It didn’t. Skeptic survivors regularly call The Institute “boogeymen” throughout Fallout 4. It’s meant to be mocking, but it’s actually the most accurate descriptor in the game. The murderous members never reveal what they want, why they abduct and kill people across Boston, or how they were able to create such advanced technology.
The Fallout games exist in a timeline where the microprocessor was never invented. Hence all the vacuum tubes and transistors present across the games’ retrofuture. Bethesda could have leaned on this fact. It could have said that The Institute finally developed proper computer chips in the 2100s — explaining the advanced technology and connecting it all to that greater world like New Vegas before it. Perhaps, obsessed with that new power potentially rivalling the atom bomb, the organization might have tested increasingly unethical technology on people it saw as lesser.
You do get the chance to ask about The Institute near the end of the game. But all the answers, like your own alien dialogue, boil down to one statement: It’s too complicated to explain. From there you can either join The Institute and aid its murder spree (still without any answers to why you should care). Or you can nuke it. Either way, you need to grind more fetch quests to make folks like you enough before the final mission unlocks. It’s an inexplicable slog.
Mods do a lot of heavy lifting, of course. I built myself a jetpack and recruited a sharply dressed ghoul (the goopy, irradiated immortals of Fallout lore) as a new companion with fantastic, entirely fan-performed voice acting. I added dozens of new monsters and weapons to fight them.

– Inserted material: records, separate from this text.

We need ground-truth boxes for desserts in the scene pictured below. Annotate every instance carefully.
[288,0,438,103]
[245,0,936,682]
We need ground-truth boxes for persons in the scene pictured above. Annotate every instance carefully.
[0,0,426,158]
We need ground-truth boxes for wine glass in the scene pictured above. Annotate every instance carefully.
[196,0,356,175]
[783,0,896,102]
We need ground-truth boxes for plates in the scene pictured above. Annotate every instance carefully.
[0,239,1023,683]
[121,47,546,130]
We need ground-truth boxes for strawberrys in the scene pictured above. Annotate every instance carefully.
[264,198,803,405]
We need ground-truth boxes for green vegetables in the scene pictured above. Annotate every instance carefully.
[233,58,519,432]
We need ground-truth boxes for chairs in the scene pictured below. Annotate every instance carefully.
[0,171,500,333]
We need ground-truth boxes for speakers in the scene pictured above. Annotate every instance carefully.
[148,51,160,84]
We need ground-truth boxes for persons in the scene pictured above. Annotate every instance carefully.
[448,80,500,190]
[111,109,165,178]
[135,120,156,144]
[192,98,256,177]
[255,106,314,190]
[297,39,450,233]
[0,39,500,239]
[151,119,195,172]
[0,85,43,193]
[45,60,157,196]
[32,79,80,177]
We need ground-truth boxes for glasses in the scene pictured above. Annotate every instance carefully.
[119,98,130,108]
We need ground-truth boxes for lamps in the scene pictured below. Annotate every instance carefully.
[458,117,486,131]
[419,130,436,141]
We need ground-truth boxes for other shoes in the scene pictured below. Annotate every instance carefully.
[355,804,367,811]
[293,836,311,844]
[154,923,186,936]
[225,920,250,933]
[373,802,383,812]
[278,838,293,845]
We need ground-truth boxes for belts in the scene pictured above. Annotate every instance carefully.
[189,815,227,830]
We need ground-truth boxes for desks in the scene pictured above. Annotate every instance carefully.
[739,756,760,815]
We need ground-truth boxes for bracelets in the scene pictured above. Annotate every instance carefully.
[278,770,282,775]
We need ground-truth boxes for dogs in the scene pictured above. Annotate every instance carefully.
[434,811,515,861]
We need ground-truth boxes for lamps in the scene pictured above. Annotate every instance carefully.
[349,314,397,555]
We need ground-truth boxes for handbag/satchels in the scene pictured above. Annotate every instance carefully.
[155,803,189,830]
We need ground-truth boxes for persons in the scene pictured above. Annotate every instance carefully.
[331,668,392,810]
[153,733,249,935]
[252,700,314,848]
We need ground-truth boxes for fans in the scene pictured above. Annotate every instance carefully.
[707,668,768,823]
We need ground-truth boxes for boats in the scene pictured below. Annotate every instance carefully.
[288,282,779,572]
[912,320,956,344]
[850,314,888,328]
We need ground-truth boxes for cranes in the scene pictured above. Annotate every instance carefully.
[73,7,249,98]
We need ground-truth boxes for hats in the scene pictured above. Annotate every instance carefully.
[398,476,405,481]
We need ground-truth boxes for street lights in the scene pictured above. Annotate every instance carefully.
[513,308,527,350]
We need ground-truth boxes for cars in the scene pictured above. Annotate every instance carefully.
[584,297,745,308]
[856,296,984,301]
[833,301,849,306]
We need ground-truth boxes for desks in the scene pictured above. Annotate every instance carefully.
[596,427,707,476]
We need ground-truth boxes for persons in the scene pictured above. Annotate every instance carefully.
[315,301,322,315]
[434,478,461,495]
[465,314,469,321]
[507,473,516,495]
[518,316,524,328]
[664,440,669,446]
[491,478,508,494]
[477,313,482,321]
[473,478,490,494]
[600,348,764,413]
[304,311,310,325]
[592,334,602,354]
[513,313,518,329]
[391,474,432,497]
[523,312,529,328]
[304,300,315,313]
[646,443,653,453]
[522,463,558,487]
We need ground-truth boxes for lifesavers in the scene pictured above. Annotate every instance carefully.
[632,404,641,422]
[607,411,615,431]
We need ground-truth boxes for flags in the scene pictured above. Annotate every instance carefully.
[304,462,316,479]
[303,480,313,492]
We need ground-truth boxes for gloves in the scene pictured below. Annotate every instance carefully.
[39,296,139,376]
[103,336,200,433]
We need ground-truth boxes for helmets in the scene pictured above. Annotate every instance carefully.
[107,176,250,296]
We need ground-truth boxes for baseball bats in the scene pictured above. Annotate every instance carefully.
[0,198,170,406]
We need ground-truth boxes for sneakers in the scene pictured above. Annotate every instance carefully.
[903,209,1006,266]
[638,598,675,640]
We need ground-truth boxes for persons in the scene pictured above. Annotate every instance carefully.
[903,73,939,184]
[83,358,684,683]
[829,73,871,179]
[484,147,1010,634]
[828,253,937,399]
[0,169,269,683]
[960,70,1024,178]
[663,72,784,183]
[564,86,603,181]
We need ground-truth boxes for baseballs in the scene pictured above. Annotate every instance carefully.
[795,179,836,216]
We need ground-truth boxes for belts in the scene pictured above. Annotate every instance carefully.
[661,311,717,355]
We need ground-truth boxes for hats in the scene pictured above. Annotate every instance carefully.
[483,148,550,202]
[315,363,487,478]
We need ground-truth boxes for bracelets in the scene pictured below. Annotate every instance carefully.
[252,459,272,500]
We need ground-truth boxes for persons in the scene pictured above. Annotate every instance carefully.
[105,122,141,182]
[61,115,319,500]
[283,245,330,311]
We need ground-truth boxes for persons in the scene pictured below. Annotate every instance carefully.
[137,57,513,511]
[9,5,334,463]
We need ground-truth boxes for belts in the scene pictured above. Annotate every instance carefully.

Bethesda clearly agrees that mods are a huge part of these games. To the point that the line between paid content and fan content gets… blurry at times. In the same way the modding community increasingly influences how these games are made, I wonder if the fact that nobody bothers beating Bethesda titles has begun to influence their stories — or lack thereof.
Particularly now, in 2021, Fallout 4 feels like a skeleton of a game that mods were meant to flesh out. That or a proof of concept for the much more maligned Fallout 76. Base-building, loot harvesting, repeatable quests: they all feel more at home in a multiplayer game than a single-player story that seems comparatively disinterested in telling a story at all. If you’ve got the patience and the interest, seeing what the fans have made is worth the effort. Just know that this ashen sandbox is entirely about the journey and not the destination.